Irene Jepkemboi

Personal information
- Nationality: Kenyan
- Born: 5 February 2004 (age 22)

Sport
- Sport: Athletics
- Event: Javelin throw

Achievements and titles
- Personal bests: Javelin: 60.31 (Eugene, 2025) NR

Medal record
Women's athletics
Representing Kenya
Commonwealth Games
| Bronze medal – third place | 2026 Glasgow | Javelin throw |
African U20 Championships
| Silver medal – second place | 2023 Ndola | Javelin throw |

= Irene Jepkemboi =

Kenyan javelin thrower

Irene Jepkemboi (born 5 February 2004) is a Kenyan javelin thrower. She is the national record holder in the event. In 2025 she became the first Kenyan woman to compete in the javelin throw at the World Athletics Championships.

==Biography==
Jepkemboi attended Emkwen Primary School and Kaptebengewet High school in Uasin Gishu County. She later trained at the Complete Sports Training Camp in Kaptagat.

She won the silver medal in the javelin throw at the 2023 African U20 Championships in Ndola, Zambia in May 2023. She won the senior national title in the javelin throw at the Kenyan Athletics Championships in Nairobi in June 2023.

She moved to the United States to compete for Texas Christian University (TCU). In March 2024, she broke the Kenyan national record, previously set by Cecilia Kiplagat in 2007, with a 57.23m throw at the Texas A&M Invitational. She won the Big 12 Championships that year as a freshman, before finishing fourth overall at the 2024 NCAA Division I Outdoor Track and Field Championships, with a throw of 56.51 metres.

She threw a national record 60.31 metres whilst competing fir TCU at the NCAA Championships in Eugene, Oregon, placing third overall. She won the Kenyan Athletics Championships again in Nairobi in June 2025, with a throw of 57.88 metres.

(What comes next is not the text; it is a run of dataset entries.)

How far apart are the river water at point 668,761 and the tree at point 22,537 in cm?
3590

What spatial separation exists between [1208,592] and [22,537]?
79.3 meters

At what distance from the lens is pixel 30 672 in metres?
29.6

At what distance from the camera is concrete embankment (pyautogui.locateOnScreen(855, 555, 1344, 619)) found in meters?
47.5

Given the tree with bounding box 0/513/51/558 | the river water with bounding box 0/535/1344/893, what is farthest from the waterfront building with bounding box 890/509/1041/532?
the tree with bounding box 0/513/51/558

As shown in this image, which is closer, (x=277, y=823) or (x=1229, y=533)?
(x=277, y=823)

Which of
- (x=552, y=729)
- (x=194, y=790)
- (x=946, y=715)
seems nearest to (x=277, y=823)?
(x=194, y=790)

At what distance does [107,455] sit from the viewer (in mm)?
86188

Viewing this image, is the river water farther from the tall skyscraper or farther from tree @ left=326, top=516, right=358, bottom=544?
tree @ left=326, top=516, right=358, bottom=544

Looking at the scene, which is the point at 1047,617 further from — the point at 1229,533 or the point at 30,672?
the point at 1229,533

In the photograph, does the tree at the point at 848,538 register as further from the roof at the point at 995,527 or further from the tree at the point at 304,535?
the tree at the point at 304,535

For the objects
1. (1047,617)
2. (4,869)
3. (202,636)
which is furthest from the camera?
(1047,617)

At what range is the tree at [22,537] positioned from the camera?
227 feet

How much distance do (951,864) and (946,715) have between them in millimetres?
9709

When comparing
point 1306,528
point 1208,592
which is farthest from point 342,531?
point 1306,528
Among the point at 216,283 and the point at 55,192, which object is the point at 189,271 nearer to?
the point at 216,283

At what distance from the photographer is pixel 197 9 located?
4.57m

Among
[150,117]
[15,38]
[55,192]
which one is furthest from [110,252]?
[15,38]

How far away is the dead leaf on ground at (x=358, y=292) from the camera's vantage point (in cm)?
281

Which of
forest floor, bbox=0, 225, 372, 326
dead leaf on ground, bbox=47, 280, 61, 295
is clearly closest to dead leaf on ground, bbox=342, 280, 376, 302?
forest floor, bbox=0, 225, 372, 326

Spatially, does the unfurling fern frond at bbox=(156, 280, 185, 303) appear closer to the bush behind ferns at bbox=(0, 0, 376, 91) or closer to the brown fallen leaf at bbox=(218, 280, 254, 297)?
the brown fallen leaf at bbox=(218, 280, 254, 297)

She was selected to compete at the 2025 World Athletics Championships in Tokyo, Japan, qualifying via her world ranking. She threw 57.66 metres but did not advance to the final.
In doing so, she became the second Kenyan athlete after Julius Yego, and the first Kenyan female, to compete in the javelin at the championships.

On 1 August 2026, Kepkemboi won the bronze medal at the 2026 Commonwealth Games in Glasgow, Scotland, with a throw of 57.85m.